Reading from pyproject.toml
If you have a pyproject.toml
file, either because you use poetry
to set up Entangled or because you're actually developing a Python project, you may want to put the configuration in pyproject.toml
instead. Add a tool.entangled
table like so:
[tool.entangled]
version = "2.0"
watch_list = ["docs/**/*.md"]
To add languages in your pyproject.toml
, add tool.entangled.languages
sections.
Be aware that these should be lists, not tables, so you will need to use double brackets, like so:
[[tool.entangled.languages]]
name = "Java"
identifiers = ["java"]
comment = { open = "//" }
Working with Git
When using Entangled in conjunction with Git, there are a few tricks that you may want to know about.
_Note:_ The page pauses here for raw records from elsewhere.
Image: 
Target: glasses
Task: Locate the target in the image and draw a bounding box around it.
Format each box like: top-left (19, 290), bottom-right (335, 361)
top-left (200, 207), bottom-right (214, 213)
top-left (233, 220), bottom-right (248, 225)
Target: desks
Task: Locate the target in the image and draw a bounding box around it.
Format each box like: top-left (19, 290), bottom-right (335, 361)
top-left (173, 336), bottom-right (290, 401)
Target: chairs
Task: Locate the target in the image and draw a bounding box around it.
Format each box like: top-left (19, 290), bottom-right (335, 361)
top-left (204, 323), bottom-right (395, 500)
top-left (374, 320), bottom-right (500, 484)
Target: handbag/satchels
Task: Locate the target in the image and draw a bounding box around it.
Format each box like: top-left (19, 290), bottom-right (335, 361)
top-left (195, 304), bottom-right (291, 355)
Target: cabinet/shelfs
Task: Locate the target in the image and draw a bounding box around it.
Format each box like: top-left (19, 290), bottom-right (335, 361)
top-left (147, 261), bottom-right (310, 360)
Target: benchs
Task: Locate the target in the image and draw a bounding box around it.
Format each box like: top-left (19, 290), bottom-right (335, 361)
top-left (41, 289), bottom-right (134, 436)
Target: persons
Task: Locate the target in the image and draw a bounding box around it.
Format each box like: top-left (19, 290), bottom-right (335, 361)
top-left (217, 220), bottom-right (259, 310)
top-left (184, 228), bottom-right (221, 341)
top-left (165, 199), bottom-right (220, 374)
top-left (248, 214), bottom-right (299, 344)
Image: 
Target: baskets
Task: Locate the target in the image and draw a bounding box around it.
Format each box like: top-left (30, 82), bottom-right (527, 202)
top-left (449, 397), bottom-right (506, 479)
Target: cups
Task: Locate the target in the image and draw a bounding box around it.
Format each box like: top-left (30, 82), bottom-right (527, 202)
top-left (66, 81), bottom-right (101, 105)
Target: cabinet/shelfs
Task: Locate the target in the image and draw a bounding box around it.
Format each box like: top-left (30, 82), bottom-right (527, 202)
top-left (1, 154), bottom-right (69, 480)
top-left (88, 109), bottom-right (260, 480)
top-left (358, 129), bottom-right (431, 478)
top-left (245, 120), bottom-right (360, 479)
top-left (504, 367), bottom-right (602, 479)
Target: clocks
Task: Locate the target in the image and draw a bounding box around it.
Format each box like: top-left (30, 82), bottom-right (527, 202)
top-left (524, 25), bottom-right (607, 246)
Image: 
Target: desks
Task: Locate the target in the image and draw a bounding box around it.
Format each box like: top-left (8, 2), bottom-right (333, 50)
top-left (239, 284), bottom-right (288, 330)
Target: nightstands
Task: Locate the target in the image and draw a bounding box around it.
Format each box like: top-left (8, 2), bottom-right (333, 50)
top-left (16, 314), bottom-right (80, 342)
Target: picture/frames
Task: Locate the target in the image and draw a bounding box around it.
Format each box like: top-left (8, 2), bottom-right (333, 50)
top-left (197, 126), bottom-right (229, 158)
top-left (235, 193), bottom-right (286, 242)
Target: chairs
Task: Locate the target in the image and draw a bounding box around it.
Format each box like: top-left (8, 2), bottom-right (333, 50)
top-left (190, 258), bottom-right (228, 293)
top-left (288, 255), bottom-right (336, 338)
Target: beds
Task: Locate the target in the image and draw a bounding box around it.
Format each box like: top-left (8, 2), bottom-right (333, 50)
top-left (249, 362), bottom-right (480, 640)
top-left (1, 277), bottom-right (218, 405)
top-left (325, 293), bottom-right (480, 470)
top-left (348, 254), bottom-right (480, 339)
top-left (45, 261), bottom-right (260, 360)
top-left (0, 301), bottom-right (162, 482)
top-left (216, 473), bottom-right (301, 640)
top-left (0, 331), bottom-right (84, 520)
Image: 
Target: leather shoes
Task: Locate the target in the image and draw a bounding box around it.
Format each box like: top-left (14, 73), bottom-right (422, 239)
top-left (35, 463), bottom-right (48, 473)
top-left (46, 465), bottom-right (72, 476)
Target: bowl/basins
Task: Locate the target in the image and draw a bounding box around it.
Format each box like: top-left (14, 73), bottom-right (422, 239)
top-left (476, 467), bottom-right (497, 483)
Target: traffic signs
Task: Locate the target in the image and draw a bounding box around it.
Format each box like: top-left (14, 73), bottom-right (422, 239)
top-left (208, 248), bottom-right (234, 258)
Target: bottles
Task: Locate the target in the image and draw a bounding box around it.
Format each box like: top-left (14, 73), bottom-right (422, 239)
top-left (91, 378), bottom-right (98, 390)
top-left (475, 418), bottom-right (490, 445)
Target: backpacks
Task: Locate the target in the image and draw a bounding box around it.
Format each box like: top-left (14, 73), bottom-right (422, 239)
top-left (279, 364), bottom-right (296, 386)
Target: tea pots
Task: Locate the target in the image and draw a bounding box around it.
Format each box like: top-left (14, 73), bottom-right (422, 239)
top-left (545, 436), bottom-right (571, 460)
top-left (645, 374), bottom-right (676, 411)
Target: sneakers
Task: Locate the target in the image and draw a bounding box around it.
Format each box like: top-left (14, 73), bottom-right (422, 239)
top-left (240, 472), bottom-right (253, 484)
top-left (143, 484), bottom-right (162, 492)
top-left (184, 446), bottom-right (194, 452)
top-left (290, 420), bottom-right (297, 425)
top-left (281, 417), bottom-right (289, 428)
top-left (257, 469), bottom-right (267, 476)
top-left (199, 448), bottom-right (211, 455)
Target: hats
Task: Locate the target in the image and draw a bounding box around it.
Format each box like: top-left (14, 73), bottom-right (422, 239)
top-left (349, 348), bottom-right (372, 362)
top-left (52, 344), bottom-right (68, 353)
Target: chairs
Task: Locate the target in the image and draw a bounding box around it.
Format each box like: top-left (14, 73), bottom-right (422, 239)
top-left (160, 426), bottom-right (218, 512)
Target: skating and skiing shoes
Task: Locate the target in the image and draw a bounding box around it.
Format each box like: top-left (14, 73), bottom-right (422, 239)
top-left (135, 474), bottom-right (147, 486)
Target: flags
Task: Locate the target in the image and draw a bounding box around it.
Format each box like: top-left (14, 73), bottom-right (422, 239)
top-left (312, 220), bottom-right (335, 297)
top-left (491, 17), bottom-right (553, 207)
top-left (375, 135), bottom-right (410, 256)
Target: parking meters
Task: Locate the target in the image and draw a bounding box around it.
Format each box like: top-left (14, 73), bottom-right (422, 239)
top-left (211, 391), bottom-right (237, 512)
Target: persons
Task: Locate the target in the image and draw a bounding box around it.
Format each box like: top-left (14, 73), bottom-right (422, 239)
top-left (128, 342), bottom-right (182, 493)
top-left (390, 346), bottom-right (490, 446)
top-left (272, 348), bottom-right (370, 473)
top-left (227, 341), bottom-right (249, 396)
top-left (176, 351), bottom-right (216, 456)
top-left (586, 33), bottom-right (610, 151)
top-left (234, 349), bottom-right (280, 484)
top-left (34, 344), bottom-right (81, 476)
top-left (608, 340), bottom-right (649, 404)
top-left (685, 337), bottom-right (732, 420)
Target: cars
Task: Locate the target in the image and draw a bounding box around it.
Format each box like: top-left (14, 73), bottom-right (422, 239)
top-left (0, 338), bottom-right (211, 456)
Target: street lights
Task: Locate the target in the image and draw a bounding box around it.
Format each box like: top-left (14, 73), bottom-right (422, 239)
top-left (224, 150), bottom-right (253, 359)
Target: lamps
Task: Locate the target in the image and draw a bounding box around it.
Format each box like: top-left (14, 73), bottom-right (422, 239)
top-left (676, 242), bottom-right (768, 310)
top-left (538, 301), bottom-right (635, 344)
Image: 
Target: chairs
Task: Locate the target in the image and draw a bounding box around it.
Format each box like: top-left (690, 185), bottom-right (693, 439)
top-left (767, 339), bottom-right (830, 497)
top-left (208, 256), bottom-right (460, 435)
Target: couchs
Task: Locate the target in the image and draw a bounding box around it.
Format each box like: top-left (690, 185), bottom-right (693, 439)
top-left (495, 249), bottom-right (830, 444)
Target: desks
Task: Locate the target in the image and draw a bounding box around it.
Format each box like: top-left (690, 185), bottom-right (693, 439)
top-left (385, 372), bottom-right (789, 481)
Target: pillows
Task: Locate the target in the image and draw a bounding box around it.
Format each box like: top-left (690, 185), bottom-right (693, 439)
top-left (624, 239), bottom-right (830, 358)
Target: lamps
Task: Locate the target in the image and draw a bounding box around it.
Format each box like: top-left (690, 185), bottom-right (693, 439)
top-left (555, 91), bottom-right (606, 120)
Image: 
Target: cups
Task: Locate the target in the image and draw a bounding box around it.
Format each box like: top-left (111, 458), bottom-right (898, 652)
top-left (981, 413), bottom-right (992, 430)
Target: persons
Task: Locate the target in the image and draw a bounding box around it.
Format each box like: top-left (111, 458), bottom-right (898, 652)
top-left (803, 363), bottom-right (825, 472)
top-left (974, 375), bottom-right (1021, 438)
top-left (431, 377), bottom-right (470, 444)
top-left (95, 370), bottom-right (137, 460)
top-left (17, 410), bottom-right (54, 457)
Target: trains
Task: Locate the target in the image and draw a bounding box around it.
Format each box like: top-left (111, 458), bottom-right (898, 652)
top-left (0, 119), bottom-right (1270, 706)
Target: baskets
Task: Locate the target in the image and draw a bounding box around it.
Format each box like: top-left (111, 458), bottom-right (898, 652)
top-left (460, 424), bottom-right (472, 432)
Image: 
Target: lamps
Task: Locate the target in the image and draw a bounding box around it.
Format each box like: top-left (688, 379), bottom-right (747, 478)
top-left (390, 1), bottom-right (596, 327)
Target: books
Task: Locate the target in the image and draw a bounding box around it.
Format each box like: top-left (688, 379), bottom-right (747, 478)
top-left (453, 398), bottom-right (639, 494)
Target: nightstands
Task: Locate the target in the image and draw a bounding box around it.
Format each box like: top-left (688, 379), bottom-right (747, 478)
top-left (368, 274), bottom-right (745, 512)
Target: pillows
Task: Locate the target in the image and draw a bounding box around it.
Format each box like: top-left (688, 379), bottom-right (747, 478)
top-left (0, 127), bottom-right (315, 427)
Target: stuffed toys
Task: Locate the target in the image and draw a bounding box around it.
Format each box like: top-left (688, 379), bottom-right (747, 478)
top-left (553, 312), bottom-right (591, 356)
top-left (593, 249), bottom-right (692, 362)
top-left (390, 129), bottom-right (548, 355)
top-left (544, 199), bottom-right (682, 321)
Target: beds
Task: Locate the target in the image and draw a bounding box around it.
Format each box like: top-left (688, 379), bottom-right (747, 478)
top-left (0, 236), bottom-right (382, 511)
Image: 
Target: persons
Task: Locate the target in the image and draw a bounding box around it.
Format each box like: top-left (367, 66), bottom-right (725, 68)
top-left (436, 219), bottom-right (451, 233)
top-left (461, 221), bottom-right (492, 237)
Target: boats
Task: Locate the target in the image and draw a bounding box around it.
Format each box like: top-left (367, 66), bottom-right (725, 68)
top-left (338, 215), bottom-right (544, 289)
Restoring files when both Markdown and code have changed
When you edited both Markdown and code without the daemon running, you may need to do some tricks to get back into a consistent state.
git add .
git commit -m 'fixed everything' # save everything you did
entangled tangle --force # overwrites some changes you made
git restore src/brilliant_code.c # retrieve from latest commit
entangled stitch # apply changes back to markdown
git add .
git commit --amend # amend your commit to perfection
There may be better/faster ways to do this.
Entangled conflicts after merging branches
Entangled can get confused when you merge, and there is a conflict on .entangled/filedb.json
. This file keeps track of which files are sources for Entangled and which ones are generated by Entangled. That way, Entangled will never overwrite files it isn't supposed to, and the other way around, when you rename a target, the old one gets removed. It is very hard to merge this file though. When you need to, you can regenerate this file using:
entangled tangle -r
This will perform the tangle as if it is the first time, but it won't actually write files.
Hooks
Entangled has a system of hooks: these add actions to the tangling process:
build
trigger actions in a generated Makefile
brei
trigger actions (or tasks) using Brei, which is automatically installed along with Entangled. This is now prefered over the build
hook.quarto_attributes
add attributes to the code block in Quatro style with #|
comments at the top of the code block.shebang
takes the first line if it starts with #!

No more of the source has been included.